→ Task statement: The lines from the start of the data through the line with "United States, site archbold_FL-42." are to be returned verbatim; all later lines are to be omitted.

→ Saved entries:
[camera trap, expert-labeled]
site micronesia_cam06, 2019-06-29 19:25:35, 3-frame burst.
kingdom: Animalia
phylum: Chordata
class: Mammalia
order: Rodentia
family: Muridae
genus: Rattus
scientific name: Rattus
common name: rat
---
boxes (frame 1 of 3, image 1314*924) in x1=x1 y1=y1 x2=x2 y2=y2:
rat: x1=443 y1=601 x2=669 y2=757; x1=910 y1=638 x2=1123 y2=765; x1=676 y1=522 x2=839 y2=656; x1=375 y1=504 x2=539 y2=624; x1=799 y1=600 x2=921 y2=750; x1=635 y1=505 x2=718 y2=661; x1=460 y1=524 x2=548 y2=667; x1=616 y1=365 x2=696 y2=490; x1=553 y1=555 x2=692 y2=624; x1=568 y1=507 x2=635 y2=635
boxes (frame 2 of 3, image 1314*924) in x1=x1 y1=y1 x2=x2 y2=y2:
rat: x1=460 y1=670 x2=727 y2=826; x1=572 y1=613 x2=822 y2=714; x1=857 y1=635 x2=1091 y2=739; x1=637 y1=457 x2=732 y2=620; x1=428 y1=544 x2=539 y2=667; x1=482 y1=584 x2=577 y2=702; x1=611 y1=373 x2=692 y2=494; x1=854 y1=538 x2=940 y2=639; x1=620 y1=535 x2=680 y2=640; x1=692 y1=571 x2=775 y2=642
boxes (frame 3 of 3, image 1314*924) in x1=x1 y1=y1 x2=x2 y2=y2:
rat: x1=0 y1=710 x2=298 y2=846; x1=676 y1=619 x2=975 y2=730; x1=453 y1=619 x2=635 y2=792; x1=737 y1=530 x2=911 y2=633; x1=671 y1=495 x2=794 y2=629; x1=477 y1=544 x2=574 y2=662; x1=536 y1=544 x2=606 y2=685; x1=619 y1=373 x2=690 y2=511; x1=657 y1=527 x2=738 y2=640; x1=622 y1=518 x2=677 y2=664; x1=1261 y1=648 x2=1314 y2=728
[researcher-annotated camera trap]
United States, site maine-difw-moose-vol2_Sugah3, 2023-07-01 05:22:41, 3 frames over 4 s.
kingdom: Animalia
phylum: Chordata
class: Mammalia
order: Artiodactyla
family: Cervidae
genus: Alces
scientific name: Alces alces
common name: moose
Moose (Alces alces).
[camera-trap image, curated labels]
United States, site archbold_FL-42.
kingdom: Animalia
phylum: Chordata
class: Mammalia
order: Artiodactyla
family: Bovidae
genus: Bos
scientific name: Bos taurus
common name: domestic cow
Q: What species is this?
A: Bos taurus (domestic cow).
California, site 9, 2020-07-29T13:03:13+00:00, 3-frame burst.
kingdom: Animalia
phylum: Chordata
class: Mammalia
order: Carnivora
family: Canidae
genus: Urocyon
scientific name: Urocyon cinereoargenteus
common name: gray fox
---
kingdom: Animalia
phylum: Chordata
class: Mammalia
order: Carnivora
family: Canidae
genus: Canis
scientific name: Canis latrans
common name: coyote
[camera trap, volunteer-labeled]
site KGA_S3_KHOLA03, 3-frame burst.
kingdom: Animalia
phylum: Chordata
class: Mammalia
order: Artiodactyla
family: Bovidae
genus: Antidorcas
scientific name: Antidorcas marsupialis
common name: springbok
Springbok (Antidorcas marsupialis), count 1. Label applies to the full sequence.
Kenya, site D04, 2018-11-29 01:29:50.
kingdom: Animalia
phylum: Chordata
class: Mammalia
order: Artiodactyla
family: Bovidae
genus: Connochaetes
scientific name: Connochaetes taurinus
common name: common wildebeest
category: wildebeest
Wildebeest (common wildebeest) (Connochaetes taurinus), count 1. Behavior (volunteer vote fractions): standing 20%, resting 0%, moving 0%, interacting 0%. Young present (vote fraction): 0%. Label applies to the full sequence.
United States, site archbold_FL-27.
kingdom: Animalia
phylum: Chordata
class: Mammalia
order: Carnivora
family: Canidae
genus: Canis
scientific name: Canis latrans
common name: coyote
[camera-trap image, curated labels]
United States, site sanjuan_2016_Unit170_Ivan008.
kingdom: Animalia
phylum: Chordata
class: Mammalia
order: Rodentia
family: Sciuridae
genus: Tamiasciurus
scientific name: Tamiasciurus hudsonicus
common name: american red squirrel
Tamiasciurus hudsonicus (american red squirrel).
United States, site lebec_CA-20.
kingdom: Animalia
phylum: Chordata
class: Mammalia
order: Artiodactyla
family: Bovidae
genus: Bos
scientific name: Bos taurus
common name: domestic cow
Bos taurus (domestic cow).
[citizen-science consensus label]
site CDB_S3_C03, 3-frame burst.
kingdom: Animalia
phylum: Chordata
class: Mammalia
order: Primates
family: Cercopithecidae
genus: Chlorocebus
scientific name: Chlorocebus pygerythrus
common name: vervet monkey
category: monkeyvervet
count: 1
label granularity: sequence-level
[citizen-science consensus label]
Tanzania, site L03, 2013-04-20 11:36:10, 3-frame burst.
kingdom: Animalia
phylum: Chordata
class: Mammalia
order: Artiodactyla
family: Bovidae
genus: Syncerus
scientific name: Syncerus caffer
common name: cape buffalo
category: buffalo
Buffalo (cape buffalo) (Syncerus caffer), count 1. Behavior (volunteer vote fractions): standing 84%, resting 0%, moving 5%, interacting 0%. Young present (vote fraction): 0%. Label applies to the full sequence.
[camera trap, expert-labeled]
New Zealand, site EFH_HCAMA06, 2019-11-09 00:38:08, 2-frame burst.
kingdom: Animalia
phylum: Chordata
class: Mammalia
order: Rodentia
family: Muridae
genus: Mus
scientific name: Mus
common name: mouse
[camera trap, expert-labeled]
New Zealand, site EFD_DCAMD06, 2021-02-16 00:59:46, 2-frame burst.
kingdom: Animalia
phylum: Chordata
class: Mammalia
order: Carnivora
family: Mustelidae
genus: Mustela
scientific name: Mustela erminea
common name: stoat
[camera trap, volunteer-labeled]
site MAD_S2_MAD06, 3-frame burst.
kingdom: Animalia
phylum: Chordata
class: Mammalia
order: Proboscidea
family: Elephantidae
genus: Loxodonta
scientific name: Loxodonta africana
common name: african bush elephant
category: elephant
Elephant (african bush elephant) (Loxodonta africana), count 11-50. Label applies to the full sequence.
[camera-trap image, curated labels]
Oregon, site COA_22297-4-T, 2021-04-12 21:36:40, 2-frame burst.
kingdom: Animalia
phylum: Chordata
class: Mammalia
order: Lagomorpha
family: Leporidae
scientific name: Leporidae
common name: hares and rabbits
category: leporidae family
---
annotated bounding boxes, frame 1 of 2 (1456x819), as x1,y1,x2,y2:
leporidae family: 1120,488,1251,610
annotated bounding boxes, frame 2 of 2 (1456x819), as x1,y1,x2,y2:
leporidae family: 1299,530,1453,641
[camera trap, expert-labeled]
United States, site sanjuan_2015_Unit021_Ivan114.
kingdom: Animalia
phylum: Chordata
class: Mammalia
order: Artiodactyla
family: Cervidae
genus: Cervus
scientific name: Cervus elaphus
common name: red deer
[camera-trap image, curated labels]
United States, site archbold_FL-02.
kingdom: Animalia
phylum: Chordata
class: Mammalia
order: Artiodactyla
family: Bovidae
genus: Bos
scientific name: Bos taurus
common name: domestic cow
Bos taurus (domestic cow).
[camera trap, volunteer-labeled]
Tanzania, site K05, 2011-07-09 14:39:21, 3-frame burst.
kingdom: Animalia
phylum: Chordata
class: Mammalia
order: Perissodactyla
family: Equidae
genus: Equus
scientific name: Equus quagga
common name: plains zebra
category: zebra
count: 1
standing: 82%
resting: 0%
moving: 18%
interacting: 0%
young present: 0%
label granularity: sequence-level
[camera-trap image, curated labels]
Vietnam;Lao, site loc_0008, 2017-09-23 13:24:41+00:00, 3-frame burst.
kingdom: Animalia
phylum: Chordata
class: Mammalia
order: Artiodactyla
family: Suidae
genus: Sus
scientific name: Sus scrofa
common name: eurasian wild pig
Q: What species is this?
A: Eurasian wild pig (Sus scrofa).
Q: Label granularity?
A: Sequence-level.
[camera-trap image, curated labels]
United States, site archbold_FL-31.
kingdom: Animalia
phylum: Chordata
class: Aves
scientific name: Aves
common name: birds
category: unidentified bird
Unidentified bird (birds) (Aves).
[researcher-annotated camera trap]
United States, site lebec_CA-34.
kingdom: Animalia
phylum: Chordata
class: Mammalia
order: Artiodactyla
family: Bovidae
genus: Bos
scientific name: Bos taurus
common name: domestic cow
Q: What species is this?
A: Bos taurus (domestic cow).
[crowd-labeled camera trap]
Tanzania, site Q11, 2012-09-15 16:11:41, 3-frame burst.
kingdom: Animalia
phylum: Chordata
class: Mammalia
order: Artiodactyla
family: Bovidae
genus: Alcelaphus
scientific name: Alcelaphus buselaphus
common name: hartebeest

→ Your response:
[camera trap, expert-labeled]
site micronesia_cam06, 2019-06-29 19:25:35, 3-frame burst.
kingdom: Animalia
phylum: Chordata
class: Mammalia
order: Rodentia
family: Muridae
genus: Rattus
scientific name: Rattus
common name: rat
---
boxes (frame 1 of 3, image 1314*924) in x1=x1 y1=y1 x2=x2 y2=y2:
rat: x1=443 y1=601 x2=669 y2=757; x1=910 y1=638 x2=1123 y2=765; x1=676 y1=522 x2=839 y2=656; x1=375 y1=504 x2=539 y2=624; x1=799 y1=600 x2=921 y2=750; x1=635 y1=505 x2=718 y2=661; x1=460 y1=524 x2=548 y2=667; x1=616 y1=365 x2=696 y2=490; x1=553 y1=555 x2=692 y2=624; x1=568 y1=507 x2=635 y2=635
boxes (frame 2 of 3, image 1314*924) in x1=x1 y1=y1 x2=x2 y2=y2:
rat: x1=460 y1=670 x2=727 y2=826; x1=572 y1=613 x2=822 y2=714; x1=857 y1=635 x2=1091 y2=739; x1=637 y1=457 x2=732 y2=620; x1=428 y1=544 x2=539 y2=667; x1=482 y1=584 x2=577 y2=702; x1=611 y1=373 x2=692 y2=494; x1=854 y1=538 x2=940 y2=639; x1=620 y1=535 x2=680 y2=640; x1=692 y1=571 x2=775 y2=642
boxes (frame 3 of 3, image 1314*924) in x1=x1 y1=y1 x2=x2 y2=y2:
rat: x1=0 y1=710 x2=298 y2=846; x1=676 y1=619 x2=975 y2=730; x1=453 y1=619 x2=635 y2=792; x1=737 y1=530 x2=911 y2=633; x1=671 y1=495 x2=794 y2=629; x1=477 y1=544 x2=574 y2=662; x1=536 y1=544 x2=606 y2=685; x1=619 y1=373 x2=690 y2=511; x1=657 y1=527 x2=738 y2=640; x1=622 y1=518 x2=677 y2=664; x1=1261 y1=648 x2=1314 y2=728
[researcher-annotated camera trap]
United States, site maine-difw-moose-vol2_Sugah3, 2023-07-01 05:22:41, 3 frames over 4 s.
kingdom: Animalia
phylum: Chordata
class: Mammalia
order: Artiodactyla
family: Cervidae
genus: Alces
scientific name: Alces alces
common name: moose
Moose (Alces alces).
[camera-trap image, curated labels]
United States, site archbold_FL-42.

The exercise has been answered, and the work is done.